◆ Problem
Return the solar observation entries verbatim, from their first line through the line containing "spotted active region: (407, 329)", with both ends included. Leave out the pictures.

(Dataset items)
>>>

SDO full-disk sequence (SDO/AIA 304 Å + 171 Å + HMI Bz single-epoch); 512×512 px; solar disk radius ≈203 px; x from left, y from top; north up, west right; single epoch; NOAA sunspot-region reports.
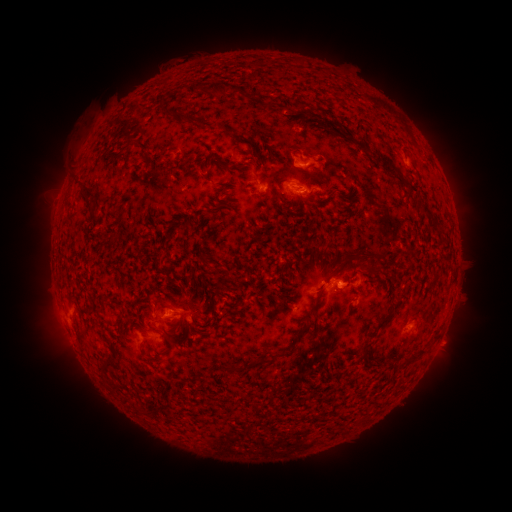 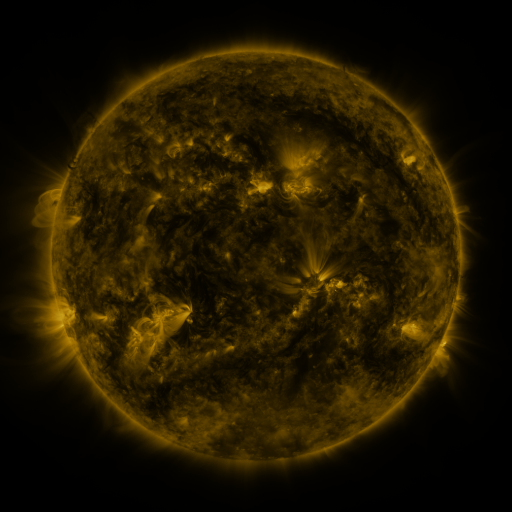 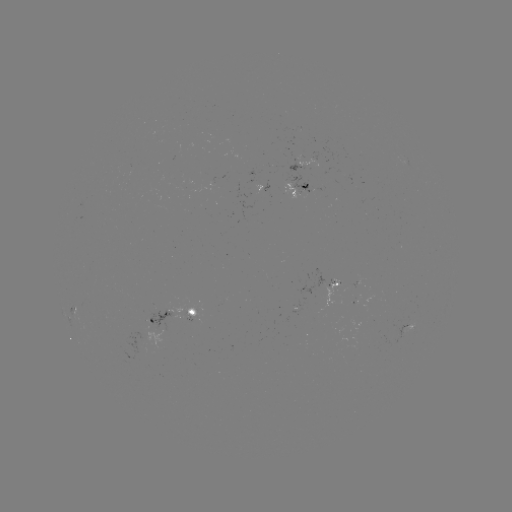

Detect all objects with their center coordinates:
spotted active region: (300, 191)
spotted active region: (336, 283)
spotted active region: (176, 311)
spotted active region: (407, 329)
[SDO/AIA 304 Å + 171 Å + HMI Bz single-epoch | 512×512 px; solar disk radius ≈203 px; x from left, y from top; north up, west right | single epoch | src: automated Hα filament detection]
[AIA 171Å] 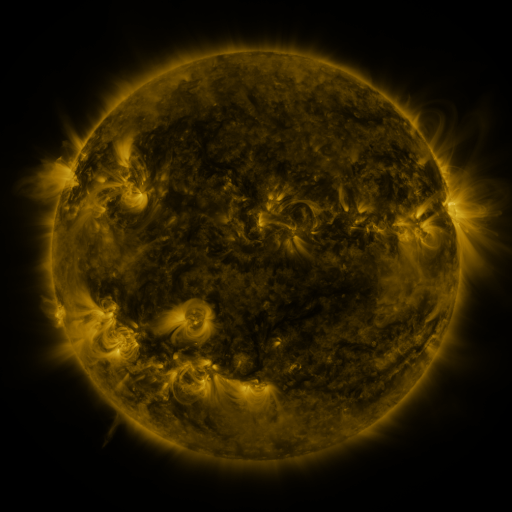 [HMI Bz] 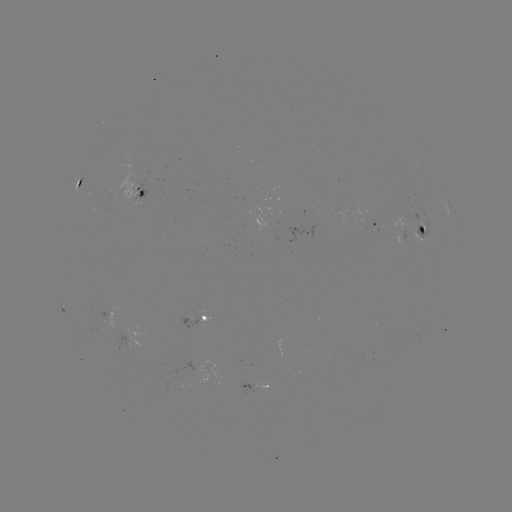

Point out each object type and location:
filament: (332, 113)
filament: (271, 114)
filament: (198, 139)
filament: (384, 179)
filament: (243, 185)
filament: (319, 217)
filament: (280, 219)
filament: (362, 231)
filament: (248, 237)
filament: (280, 313)
filament: (97, 339)
filament: (227, 339)
filament: (259, 349)
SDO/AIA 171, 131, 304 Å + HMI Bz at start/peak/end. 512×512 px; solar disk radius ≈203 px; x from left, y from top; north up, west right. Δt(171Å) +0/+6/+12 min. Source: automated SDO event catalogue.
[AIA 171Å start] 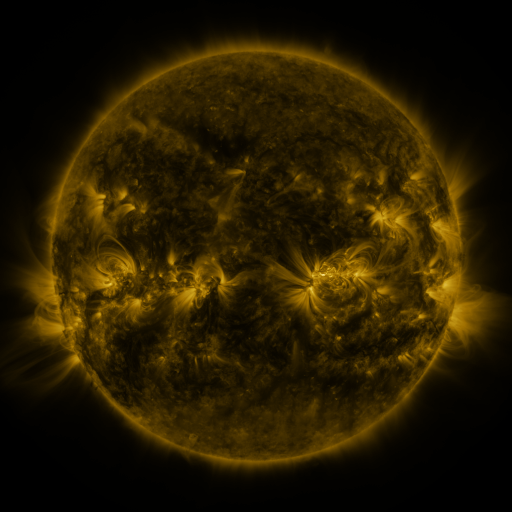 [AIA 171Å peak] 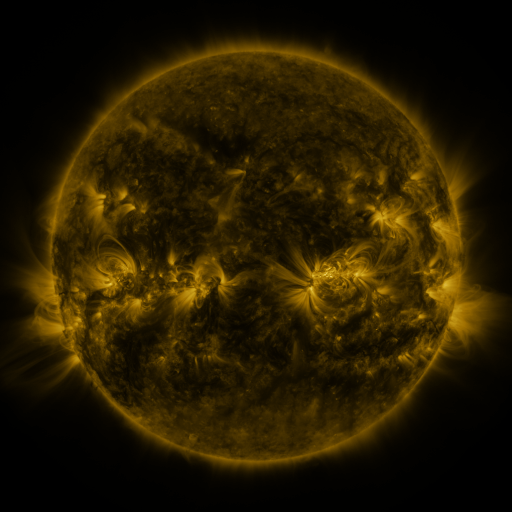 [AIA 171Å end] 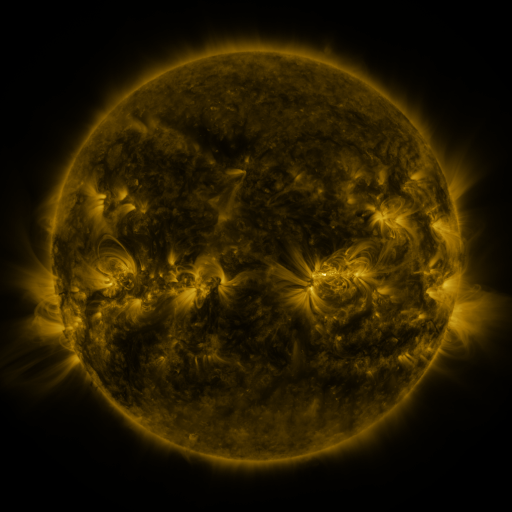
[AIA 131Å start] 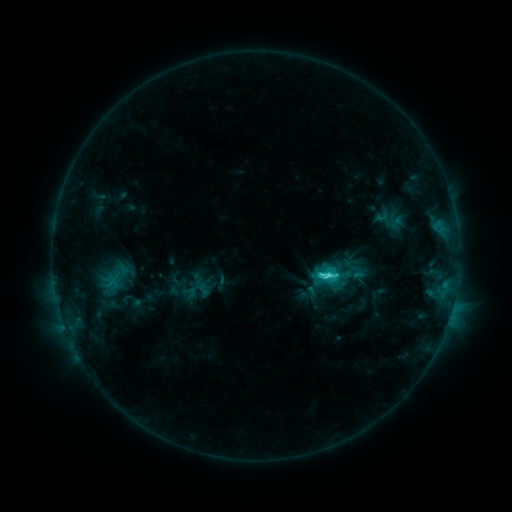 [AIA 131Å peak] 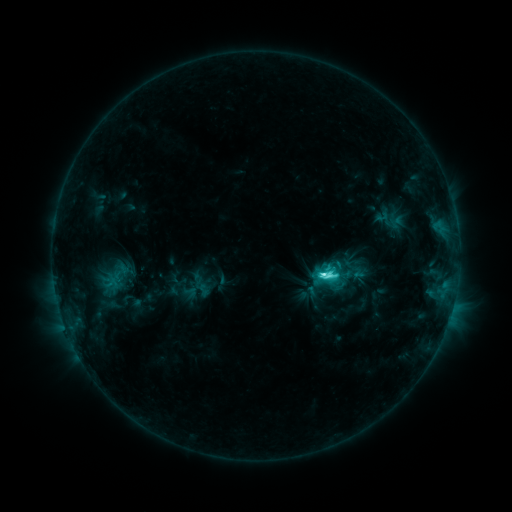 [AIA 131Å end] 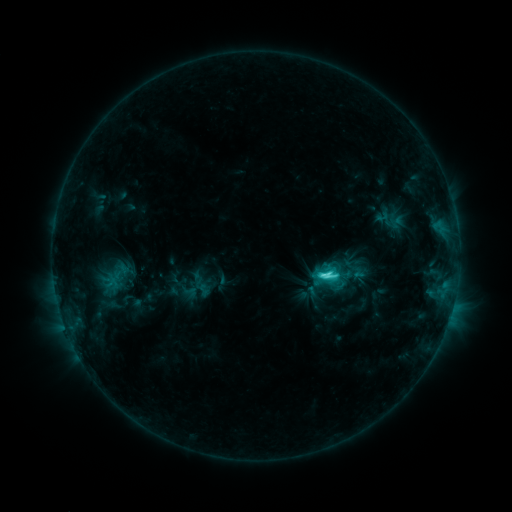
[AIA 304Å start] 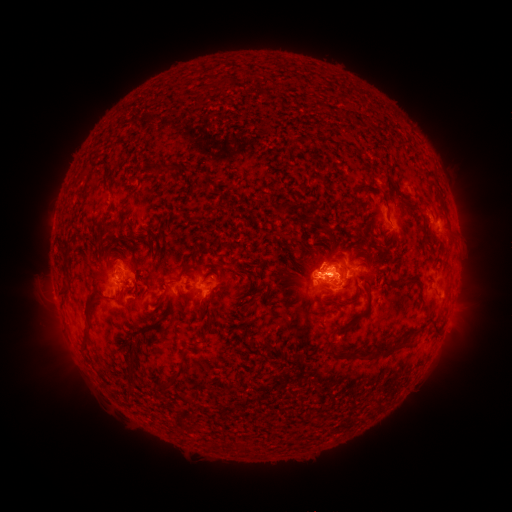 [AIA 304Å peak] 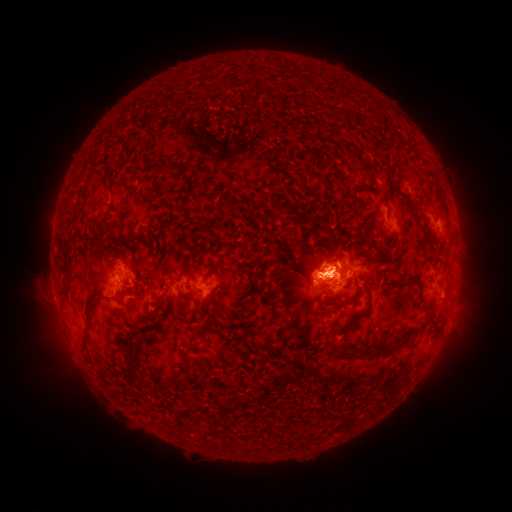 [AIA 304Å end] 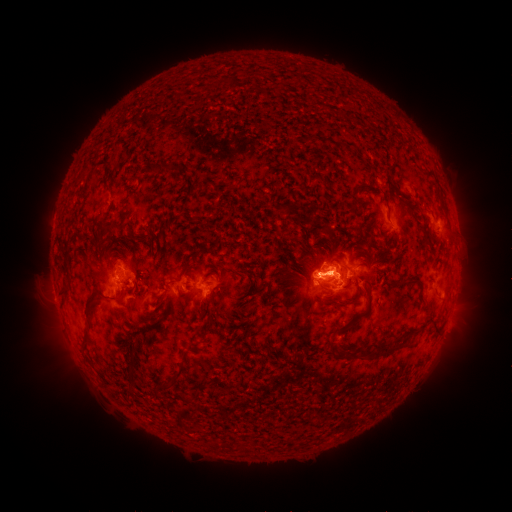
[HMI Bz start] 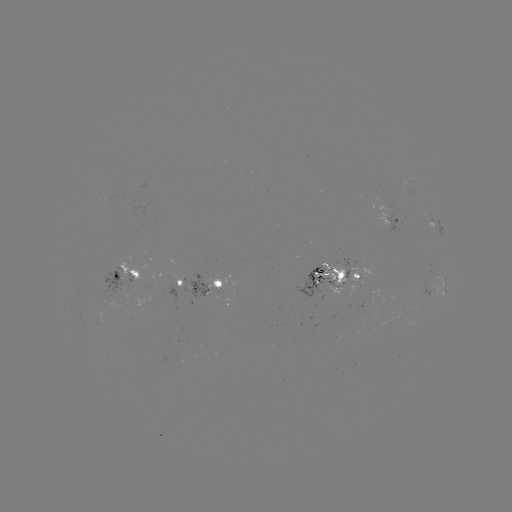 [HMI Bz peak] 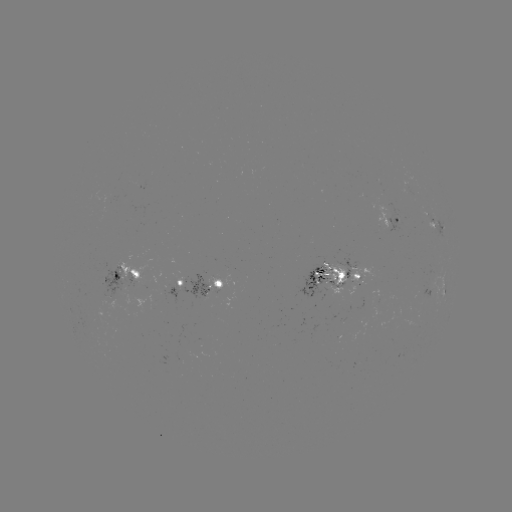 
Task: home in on C6.6 flare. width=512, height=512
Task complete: (321, 272).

<<<

◆ The reply
SDO full-disk sequence (SDO/AIA 304 Å + 171 Å + HMI Bz single-epoch); 512×512 px; solar disk radius ≈203 px; x from left, y from top; north up, west right; single epoch; NOAA sunspot-region reports.

Detect all objects with their center coordinates:
spotted active region: (300, 191)
spotted active region: (336, 283)
spotted active region: (176, 311)
spotted active region: (407, 329)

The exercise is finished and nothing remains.